Scene-based spatial questions
+ + +

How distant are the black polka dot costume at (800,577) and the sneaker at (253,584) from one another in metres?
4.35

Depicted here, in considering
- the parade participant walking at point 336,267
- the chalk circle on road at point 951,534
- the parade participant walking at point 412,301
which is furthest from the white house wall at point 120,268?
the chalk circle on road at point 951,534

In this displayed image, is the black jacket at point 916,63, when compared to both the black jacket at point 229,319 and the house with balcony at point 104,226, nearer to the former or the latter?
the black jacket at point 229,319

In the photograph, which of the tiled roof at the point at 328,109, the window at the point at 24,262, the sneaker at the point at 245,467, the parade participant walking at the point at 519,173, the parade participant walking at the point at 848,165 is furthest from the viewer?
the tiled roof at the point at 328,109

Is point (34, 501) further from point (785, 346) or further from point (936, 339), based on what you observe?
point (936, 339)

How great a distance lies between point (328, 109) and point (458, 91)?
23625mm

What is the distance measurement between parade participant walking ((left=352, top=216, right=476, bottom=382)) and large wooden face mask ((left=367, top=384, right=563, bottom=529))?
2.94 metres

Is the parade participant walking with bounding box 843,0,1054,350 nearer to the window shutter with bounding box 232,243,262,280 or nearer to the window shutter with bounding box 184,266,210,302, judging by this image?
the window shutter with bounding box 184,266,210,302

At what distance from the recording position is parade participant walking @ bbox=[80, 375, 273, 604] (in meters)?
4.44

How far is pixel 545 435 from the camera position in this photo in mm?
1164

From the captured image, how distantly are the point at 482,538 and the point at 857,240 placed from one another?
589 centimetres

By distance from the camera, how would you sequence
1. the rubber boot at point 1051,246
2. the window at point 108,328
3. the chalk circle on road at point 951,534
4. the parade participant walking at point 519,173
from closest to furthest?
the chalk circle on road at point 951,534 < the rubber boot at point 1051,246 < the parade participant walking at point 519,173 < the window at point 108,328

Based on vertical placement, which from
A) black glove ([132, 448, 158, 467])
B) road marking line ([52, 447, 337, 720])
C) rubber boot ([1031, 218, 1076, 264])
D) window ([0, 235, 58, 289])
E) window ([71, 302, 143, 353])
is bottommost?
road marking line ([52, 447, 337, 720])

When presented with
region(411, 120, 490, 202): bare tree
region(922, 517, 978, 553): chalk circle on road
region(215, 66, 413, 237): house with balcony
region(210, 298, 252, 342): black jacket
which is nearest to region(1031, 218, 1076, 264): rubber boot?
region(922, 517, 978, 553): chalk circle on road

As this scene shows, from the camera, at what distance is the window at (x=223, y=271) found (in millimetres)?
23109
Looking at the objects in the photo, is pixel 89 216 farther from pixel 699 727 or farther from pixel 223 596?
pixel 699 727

+ + +

EXERCISE DIRECTIONS
Edit the items above so that every "house with balcony" becomes "house with a balcony", leaving everything else as it is.

CORRECT ANSWER
How distant are the black polka dot costume at (800,577) and the sneaker at (253,584) from one another in metres?
4.35

Depicted here, in considering
- the parade participant walking at point 336,267
- the chalk circle on road at point 951,534
- the parade participant walking at point 412,301
which is furthest from the white house wall at point 120,268?
the chalk circle on road at point 951,534

In this displayed image, is the black jacket at point 916,63, when compared to both the black jacket at point 229,319 and the house with a balcony at point 104,226, nearer to the former or the latter?
the black jacket at point 229,319

In the photograph, which of the tiled roof at the point at 328,109, the window at the point at 24,262, the sneaker at the point at 245,467, the parade participant walking at the point at 519,173, the parade participant walking at the point at 848,165 is furthest from the viewer?
the tiled roof at the point at 328,109

Is point (34, 501) further from point (785, 346) or further from point (936, 339), based on what you observe?
point (936, 339)

How great a distance lies between point (328, 109) and point (458, 91)?
23625mm

What is the distance measurement between parade participant walking ((left=352, top=216, right=476, bottom=382)) and large wooden face mask ((left=367, top=384, right=563, bottom=529))?
2.94 metres

Is the parade participant walking with bounding box 843,0,1054,350 nearer to the window shutter with bounding box 232,243,262,280 or nearer to the window shutter with bounding box 184,266,210,302, judging by this image?
the window shutter with bounding box 184,266,210,302

At what distance from the recording position is parade participant walking @ bbox=[80, 375, 273, 604] (in meters)?
4.44

How far is pixel 545 435 from the camera position in this photo in mm?
1164

From the captured image, how distantly are the point at 482,538 and the point at 857,240 placed from one another?
589 centimetres

By distance from the camera, how would you sequence
1. the rubber boot at point 1051,246
2. the window at point 108,328
3. the chalk circle on road at point 951,534
4. the parade participant walking at point 519,173
from closest to furthest?
the chalk circle on road at point 951,534 < the rubber boot at point 1051,246 < the parade participant walking at point 519,173 < the window at point 108,328

Based on vertical placement, which from
A) black glove ([132, 448, 158, 467])
B) road marking line ([52, 447, 337, 720])
C) rubber boot ([1031, 218, 1076, 264])
D) window ([0, 235, 58, 289])
E) window ([71, 302, 143, 353])
is bottommost?
road marking line ([52, 447, 337, 720])

When presented with
region(411, 120, 490, 202): bare tree
region(922, 517, 978, 553): chalk circle on road
region(215, 66, 413, 237): house with a balcony
region(210, 298, 252, 342): black jacket
which is nearest to region(1031, 218, 1076, 264): rubber boot?
region(922, 517, 978, 553): chalk circle on road

As this scene shows, from the camera, at what distance is the window at (x=223, y=271) found (in millimetres)?
23109
Looking at the objects in the photo, is pixel 89 216 farther from pixel 699 727 or farther from pixel 223 596?
pixel 699 727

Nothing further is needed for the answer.